→ **ACTIVITY**: Copy each of the entries below faithfully, setting aside any pictures.
━━━━━━━━
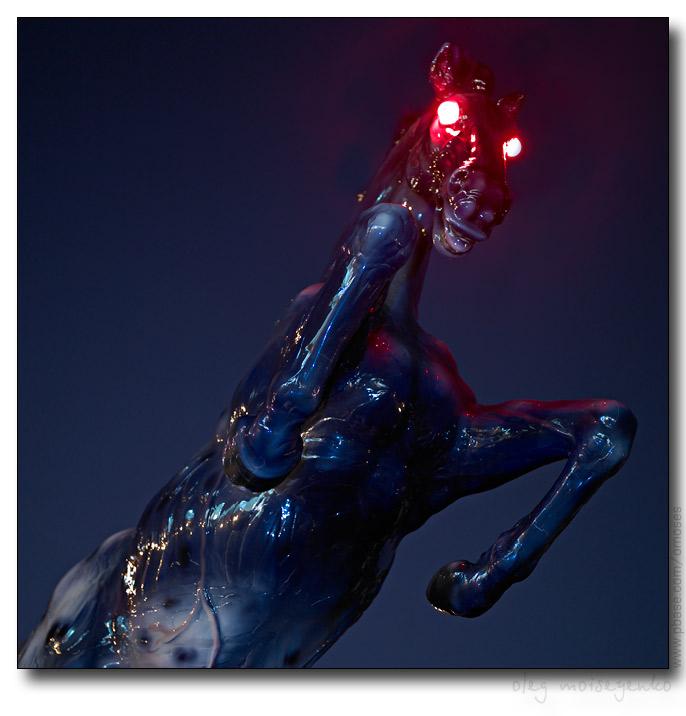 Devils Black Stallion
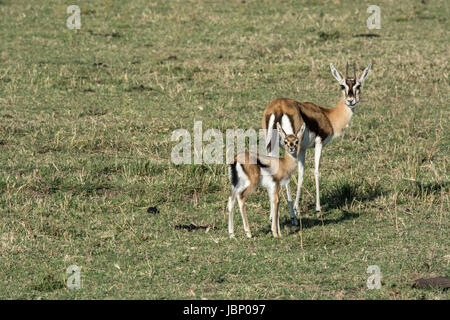 Thomson's Gazelle mother, Eudorcas thomsonii, and her young fawn, standing and looking at the camera, Masai - Stock Image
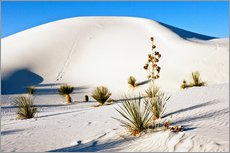 Tableau en plexi-alu  Dunes de White Sands - Bernard Friel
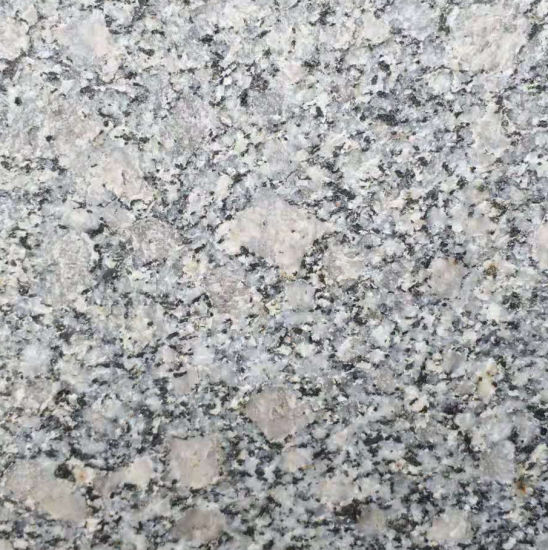 High Quality Best Price Natural Granite Tiles pictures & photos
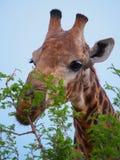 Νότιο Giraffe στοκ εικόνες με δικαίωμα ελεύθερης χρήσης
━━━━━━━━
→ **WRITTEN REPLY**:
 Devils Black Stallion
 Thomson's Gazelle mother, Eudorcas thomsonii, and her young fawn, standing and looking at the camera, Masai - Stock Image
 Tableau en plexi-alu  Dunes de White Sands - Bernard Friel
 High Quality Best Price Natural Granite Tiles pictures & photos
 Νότιο Giraffe στοκ εικόνες με δικαίωμα ελεύθερης χρήσης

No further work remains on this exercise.